Série de tâches:
[1] Recopiez le passage du texte sur Le destin des images situé entre « p.15 L’art est » et « pas forcément image. », ces deux passages compris.
[2] Résumez en deux phrases le texte sur Le destin des images.
[3] D'après le texte sur Le destin des images, chez quel éditeur et en quelle année le livre est-il paru ?

Texte extrait:
========================================================================
Le destin des images


Le destin des images

Jacques Rancière

Editions La fabrique, 2003

Le destin des images ne cherche pas à donner une destination précise aux images qui peuplent notre quotidien, qu’elles soient artistiques ou qu’elles appartiennent à des registres plus populaires. Jacques Rancière préfère aborder la question de l’image selon sa nature composée, hétérogène. Il aborde les problématiques de la narration, de « l’image parlante », ainsi que les questions du représentable et du pensable.

I. Le destin des images p.7
p.9 l’ouvrage cherche à réfléchir « à ce que sont les images de l’art et aux transformations contemporaines de leur statut. »

L’altérité des images p.11
p.14 « L’image n’est jamais une réalité simple. Les images de cinéma sont d’abord des opérations, des rapports entre le dicible et le visible, des manières de jouer avec l’avant et l’après, la cause et l’effet. Ces opérations engagent des fonctions-images différentes, des sens différents du mot image. Deux plans ou enchaînements de plans cinématographiques peuvent ainsi relever d’une imagéité différente. Et inversement un plan cinématographique peut relever du même type d’imagéité qu’une phrase romanesque ou un tableau. »

« Image désigne ainsi deux choses différentes. Il y a la relation simple qui produit la ressemblance d’un original : non point nécessairement sa copie fidèle, mais simplement ce qui suffit à en tenir lieu. Et il y a le jeu d’opérations qui produit ce que nous appelons de l’art : soit précisément une altération de ressemblance. »

p.15 L’art est donc fait d’images de différentes natures. « Les images de l’art sont des opérations qui produisent un écart, une dissemblance. Des mots décrivent ce que l’œil pourrait voir ou expriment ce qu’il ne verra jamais, ils éclairent ou obscurcissent à dessein une idée. »
L’image n’est donc pas forcément liée au visible, et le visible ne fait pas forcément image.
« Mais le régime le plus courant de l’image est celui qui met en scène un rapport du dicible au visible, un rapport qui joue en même temps sur leur analogie et sur leur dissemblance. »

Image, ressemblance, archi-ressemblance p.16
p.17 Art contemporain : recherche de la vraie image (Véronique)
La photographie change de statut, elle qui fût considérée comme un « simulacre mécanique et sans âme », est « désormais perçue, face aux artifices picturaux, comme l’émanation même d’un corps, comme une peu détachée de sa surface, remplaçant positivement les apparences de la ressemblance et déroutant les entreprises du discours qui veut lui faire exprimer une signification. »
p.17, 18 « L’empreinte de la chose, l’identité nue de son altérité à la place de son imitation, la matérialité sans phrase, insensée, du visible à la place des figures du discours, c’est cela que revendique la célébration contemporaine de l’image ou son évocation nostalgique : une transcendance immanente, une essence glorieuse de l’image garantie par le mode même de sa production matérielle. »

p18, 19 Barthes, La chambre claire : studium = renseignements que transmet la photographie, signification. Punctum : ça-à-été (puissance effective)
« L’un et l’autre conçoivent l’image comme une parole qui se tait. L’un faisait parler son silence, l’autre fera de ce silence l’annulation de tout bavardage. Mais tous deux jouent sur la même convertibilité entre deux puissances de l’image : l’image comme présence sensible brute et l’image comme discours chiffrant une histoire. »
========================================================================
Données fournies:
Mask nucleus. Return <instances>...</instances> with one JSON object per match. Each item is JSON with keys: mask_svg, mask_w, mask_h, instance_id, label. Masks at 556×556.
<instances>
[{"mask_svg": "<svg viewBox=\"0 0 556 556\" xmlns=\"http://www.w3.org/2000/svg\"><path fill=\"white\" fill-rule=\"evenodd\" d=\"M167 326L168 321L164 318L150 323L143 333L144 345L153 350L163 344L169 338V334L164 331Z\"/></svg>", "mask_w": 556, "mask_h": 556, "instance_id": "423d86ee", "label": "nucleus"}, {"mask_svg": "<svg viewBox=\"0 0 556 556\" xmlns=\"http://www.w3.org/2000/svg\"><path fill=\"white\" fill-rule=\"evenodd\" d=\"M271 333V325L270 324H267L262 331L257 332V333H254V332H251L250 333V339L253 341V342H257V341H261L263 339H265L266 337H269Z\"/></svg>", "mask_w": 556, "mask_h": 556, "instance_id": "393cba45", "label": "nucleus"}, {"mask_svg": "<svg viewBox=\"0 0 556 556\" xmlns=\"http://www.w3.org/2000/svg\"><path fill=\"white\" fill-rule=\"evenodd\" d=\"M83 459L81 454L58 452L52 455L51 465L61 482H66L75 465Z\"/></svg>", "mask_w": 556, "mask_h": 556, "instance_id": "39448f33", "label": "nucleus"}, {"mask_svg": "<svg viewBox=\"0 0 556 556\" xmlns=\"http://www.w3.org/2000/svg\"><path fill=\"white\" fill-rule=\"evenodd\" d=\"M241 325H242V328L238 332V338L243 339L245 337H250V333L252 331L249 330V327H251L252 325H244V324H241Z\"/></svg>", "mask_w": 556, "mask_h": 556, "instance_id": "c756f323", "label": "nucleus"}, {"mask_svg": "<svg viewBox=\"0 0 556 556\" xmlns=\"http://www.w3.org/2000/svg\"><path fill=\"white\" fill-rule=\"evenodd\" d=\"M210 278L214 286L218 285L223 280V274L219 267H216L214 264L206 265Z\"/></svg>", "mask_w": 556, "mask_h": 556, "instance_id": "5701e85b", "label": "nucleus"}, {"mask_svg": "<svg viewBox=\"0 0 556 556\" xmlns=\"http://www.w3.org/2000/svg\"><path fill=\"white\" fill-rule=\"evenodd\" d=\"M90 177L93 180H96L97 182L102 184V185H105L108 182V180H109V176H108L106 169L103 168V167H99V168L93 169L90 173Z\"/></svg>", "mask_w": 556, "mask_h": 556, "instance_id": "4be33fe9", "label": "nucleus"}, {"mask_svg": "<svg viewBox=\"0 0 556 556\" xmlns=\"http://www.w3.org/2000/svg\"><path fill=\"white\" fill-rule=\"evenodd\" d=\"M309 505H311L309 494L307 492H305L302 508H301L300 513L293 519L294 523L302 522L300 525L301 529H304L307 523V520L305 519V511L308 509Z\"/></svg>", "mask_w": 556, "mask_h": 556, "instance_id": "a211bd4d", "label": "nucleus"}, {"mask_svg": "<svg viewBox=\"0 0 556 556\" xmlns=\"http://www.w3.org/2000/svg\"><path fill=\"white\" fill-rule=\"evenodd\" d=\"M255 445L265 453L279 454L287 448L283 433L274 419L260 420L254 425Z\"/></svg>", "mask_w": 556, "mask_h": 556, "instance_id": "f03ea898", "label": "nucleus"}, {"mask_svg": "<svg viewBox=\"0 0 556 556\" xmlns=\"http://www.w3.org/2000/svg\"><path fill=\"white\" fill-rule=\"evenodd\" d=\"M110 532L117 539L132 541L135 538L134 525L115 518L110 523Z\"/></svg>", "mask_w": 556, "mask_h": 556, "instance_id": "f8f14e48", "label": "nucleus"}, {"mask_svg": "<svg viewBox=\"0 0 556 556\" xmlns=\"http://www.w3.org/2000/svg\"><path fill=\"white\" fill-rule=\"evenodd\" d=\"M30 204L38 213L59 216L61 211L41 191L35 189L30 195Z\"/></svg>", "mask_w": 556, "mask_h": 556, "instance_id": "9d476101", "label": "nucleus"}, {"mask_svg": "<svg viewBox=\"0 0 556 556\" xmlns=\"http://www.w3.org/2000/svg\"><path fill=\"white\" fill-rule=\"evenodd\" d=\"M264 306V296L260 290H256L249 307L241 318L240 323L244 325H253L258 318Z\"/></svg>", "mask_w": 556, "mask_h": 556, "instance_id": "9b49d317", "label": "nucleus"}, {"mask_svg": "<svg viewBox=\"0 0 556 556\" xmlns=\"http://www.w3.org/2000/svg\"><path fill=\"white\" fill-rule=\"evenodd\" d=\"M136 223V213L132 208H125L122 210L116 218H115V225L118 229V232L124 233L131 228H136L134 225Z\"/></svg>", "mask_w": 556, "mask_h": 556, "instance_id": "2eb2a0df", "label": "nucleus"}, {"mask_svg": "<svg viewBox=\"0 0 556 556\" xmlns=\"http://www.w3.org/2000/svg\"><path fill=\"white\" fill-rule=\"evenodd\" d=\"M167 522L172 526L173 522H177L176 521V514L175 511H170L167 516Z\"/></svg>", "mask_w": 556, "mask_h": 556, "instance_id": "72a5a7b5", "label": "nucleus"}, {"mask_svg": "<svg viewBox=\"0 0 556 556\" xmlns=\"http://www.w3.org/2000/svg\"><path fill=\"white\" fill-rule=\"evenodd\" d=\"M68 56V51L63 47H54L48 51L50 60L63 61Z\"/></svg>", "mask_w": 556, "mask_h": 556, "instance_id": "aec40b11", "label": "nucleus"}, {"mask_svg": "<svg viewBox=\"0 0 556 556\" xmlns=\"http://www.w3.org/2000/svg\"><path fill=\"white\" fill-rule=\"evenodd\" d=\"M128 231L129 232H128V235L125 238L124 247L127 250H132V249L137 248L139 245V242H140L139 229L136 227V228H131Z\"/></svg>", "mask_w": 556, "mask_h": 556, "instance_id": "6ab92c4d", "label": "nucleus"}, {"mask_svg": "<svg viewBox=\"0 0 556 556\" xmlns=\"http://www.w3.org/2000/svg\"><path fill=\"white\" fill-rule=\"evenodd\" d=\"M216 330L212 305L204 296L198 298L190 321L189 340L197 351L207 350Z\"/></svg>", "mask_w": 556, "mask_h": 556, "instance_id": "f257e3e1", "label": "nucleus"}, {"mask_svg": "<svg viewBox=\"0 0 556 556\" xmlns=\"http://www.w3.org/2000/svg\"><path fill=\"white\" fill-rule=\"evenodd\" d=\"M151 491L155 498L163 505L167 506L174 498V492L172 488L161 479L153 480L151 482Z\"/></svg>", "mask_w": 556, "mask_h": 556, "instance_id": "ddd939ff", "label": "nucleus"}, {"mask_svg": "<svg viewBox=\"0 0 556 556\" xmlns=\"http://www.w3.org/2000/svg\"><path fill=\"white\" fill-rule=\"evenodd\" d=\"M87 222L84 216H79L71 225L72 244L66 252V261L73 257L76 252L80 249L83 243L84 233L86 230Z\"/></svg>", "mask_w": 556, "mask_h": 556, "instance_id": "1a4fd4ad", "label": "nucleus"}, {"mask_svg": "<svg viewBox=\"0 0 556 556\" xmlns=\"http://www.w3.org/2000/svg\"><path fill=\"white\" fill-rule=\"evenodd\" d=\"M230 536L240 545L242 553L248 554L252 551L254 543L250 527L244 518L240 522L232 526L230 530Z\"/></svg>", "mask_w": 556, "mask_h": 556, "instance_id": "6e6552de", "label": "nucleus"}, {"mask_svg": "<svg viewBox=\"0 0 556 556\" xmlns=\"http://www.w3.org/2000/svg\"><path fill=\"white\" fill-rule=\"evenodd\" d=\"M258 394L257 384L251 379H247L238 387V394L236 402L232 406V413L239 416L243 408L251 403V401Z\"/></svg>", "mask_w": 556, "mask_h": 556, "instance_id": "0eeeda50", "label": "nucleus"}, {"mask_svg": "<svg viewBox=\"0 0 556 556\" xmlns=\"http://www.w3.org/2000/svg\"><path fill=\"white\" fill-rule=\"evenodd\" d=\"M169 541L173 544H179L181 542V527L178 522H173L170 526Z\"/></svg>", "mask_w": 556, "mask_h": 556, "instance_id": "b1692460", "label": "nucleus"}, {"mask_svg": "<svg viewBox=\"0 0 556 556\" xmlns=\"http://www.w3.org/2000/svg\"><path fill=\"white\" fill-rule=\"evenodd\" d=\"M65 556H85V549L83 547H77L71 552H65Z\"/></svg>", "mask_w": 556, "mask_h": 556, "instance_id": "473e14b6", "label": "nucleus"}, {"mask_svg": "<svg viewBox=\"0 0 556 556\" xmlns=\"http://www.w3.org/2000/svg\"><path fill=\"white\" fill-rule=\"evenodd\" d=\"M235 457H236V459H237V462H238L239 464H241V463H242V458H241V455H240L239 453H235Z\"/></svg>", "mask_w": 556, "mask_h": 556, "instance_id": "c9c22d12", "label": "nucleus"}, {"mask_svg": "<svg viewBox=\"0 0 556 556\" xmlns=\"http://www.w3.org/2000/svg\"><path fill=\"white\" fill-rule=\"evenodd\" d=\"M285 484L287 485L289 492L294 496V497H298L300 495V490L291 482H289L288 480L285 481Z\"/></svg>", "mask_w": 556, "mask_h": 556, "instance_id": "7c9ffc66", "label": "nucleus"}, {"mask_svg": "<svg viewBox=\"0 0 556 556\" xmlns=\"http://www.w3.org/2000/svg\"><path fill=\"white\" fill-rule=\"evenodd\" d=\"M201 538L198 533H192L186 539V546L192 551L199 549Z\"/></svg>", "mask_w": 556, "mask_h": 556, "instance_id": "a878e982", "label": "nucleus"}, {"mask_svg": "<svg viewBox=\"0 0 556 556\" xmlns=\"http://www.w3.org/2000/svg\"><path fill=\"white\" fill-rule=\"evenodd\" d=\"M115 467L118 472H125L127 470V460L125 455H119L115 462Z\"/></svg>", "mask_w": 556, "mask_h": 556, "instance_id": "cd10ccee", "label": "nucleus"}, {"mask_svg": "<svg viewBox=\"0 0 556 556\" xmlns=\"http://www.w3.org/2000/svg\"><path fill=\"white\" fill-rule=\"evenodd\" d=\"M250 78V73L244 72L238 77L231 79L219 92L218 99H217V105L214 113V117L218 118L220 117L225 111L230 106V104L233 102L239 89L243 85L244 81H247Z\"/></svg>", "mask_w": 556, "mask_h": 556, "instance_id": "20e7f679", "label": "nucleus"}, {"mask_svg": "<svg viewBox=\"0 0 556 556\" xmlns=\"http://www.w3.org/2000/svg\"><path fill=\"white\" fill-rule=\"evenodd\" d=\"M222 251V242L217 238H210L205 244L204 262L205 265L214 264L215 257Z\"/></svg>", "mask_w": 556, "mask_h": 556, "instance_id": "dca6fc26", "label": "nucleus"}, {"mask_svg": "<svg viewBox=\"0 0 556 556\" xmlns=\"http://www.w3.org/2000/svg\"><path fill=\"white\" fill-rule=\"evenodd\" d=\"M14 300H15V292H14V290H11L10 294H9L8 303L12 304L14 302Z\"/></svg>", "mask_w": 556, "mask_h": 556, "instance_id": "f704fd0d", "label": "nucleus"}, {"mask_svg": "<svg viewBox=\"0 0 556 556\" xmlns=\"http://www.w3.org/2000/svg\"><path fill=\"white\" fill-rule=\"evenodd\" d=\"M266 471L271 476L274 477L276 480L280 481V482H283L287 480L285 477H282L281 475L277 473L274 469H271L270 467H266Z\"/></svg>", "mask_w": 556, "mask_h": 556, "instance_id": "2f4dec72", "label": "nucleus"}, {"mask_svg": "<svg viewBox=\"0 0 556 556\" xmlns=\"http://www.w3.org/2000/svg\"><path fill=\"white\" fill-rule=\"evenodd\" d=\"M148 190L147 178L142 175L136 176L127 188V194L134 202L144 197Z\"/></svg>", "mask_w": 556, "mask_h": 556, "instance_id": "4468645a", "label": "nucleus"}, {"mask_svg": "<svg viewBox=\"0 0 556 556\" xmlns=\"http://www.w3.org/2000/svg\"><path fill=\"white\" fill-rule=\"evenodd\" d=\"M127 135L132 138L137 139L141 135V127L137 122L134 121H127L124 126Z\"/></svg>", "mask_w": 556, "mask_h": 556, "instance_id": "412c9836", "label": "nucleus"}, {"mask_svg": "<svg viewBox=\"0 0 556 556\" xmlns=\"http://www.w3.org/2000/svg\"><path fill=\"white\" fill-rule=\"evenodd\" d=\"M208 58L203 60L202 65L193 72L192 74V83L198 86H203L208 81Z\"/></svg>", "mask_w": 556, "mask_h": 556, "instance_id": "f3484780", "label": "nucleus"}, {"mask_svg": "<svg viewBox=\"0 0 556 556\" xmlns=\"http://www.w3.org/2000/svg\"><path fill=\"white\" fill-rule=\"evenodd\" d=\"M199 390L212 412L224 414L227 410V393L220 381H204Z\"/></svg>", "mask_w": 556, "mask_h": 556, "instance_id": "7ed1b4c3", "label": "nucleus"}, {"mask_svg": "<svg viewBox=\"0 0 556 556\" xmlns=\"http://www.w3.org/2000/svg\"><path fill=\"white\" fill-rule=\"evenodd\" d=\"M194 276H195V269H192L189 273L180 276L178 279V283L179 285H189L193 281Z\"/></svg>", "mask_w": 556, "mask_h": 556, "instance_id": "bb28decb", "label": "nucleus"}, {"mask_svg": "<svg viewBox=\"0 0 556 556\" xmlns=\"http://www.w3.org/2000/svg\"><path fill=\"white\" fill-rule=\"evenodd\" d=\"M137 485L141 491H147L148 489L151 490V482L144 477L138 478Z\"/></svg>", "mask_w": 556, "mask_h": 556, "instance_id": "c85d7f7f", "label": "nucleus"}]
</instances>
========================================================================
Résultats par tâche:
[1]
p.15 L’art est donc fait d’images de différentes natures. « Les images de l’art sont des opérations qui produisent un écart, une dissemblance. Des mots décrivent ce que l’œil pourrait voir ou expriment ce qu’il ne verra jamais, ils éclairent ou obscurcissent à dessein une idée. »
L’image n’est donc pas forcément liée au visible, et le visible ne fait pas forcément image.

[2] Dans Le destin des images, paru aux éditions La fabrique en 2003, Jacques Rancière aborde l'image selon sa nature composée et hétérogène, ainsi que la narration, « l'image parlante », le représentable et le pensable. Pour lui, l'image n'est jamais une réalité simple : le mot désigne à la fois la relation qui produit la ressemblance d'un original et le jeu d'opérations qui produit l'art, c'est-à-dire une altération de ressemblance.

[3] Aux éditions La fabrique, en 2003.